Growing Up To Be First-Generation From Immigrant Parents

A story documenting the history that has gotten me to my present

Let's Get To It

How It Started!

My dad, Jacinto Quevedo, was born in 1969 in Iguala, Mexico. He was the middle child of his two other siblings. However, His mom would take in kids, so there were always others around. With so many to take care for, there was not enough to go around. When he turned 18, he left to the United States to make a future for himself.

My mom, Maria Morales, was born in 1970 in Miacatlan, Mexico. She grew up along side her two brothers and twin sister. Growing up my mom was known for always wanting to go out and dance. Things shifted when her father passed away. Money became tight and her older brother moved to the United States to make money for them. Two years later, my mom followed.

A couple of years into my parents being in the United States, they finally met. They worked at a restaurant together and got to know one another. They ended up getting together and having my older brother and sister, then came me. They have been together for 33 years, which blows my mind.

-*-*-

### EXERCISE REQUIREMENTS
A) Copy from the family story the stretch from "Let's Get To" through "my mom followed.".
B) Answer these questions about the family story, one per line:
(i) In what year and in what town was the author's father born?
(ii) What event made money tight for the author's mother's family?
(iii) Where did the author's parents work when they got to know each other?
C) Write what comes next in the family story, starting after its last sentence.

-*-*-

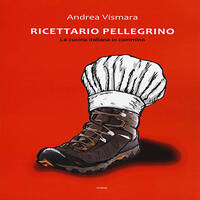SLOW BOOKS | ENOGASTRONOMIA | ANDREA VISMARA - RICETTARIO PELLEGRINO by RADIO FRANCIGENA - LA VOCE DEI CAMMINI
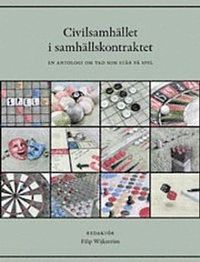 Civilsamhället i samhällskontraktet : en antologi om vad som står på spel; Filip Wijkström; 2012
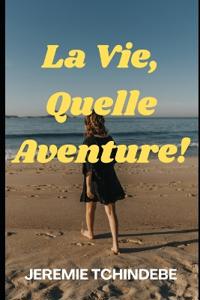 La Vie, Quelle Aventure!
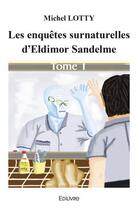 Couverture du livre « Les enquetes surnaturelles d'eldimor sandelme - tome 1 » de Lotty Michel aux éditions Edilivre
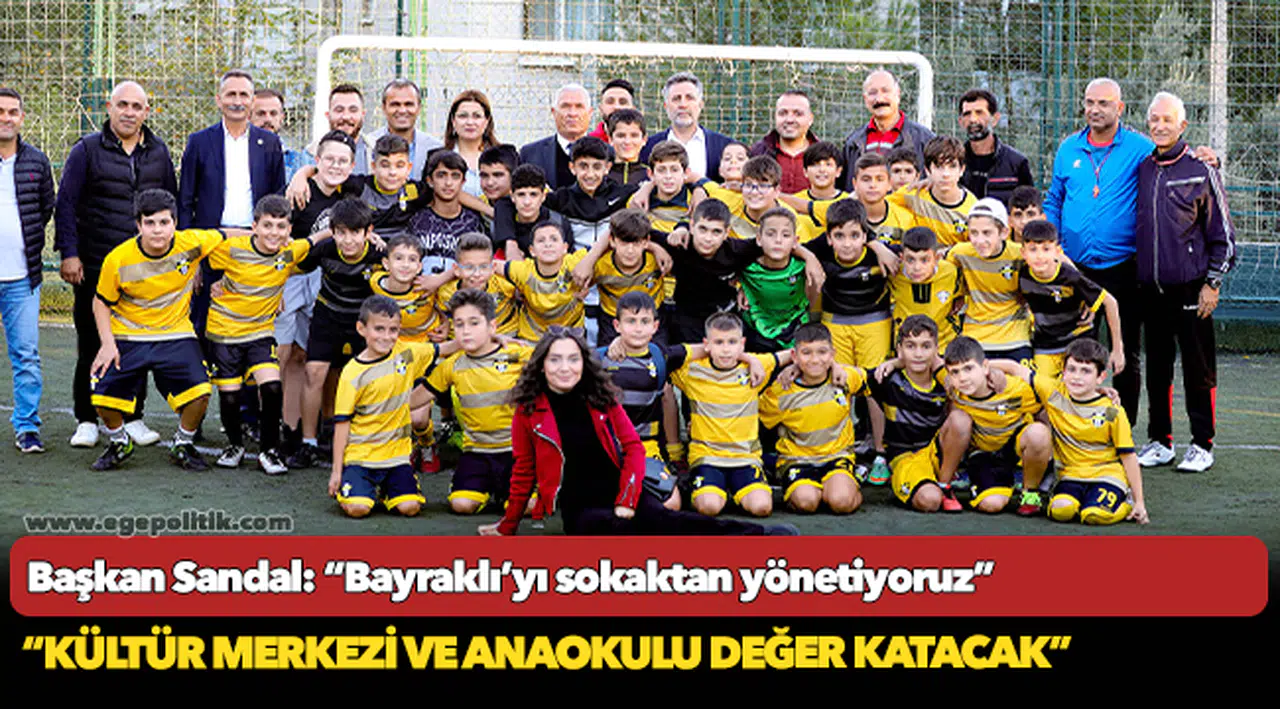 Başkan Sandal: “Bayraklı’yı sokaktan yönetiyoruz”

-*-*-

### ANSWERS BELOW
A)
Let's Get To It

How It Started!

My dad, Jacinto Quevedo, was born in 1969 in Iguala, Mexico. He was the middle child of his two other siblings. However, His mom would take in kids, so there were always others around. With so many to take care for, there was not enough to go around. When he turned 18, he left to the United States to make a future for himself.

My mom, Maria Morales, was born in 1970 in Miacatlan, Mexico. She grew up along side her two brothers and twin sister. Growing up my mom was known for always wanting to go out and dance. Things shifted when her father passed away. Money became tight and her older brother moved to the United States to make money for them. Two years later, my mom followed.

B)
(i) 1969, in Iguala, Mexico
(ii) Her father's death
(iii) At a restaurant

C)
About me!

Growing up I have always been seen as the baby of the family, because I was the youngest of three. I was always following what my parents and siblings would say because that was what seemed right at the time. However I sooner realized that I didn't want to do what they did, I had different aspirations and goals. This sometimes caused tension because no one could grasp what I wanted to do and why. For example, I wanted to go to an early college high school and my siblings would often tease me, because of how much homework I would get. This was weird to them because they went to traditional low-income high schools where teachers were just trying to get through the day. My parents also questioned this because it was further than my zoned school. However when I soon became closer to graduating high school with my associate's degree it finally clicked for them.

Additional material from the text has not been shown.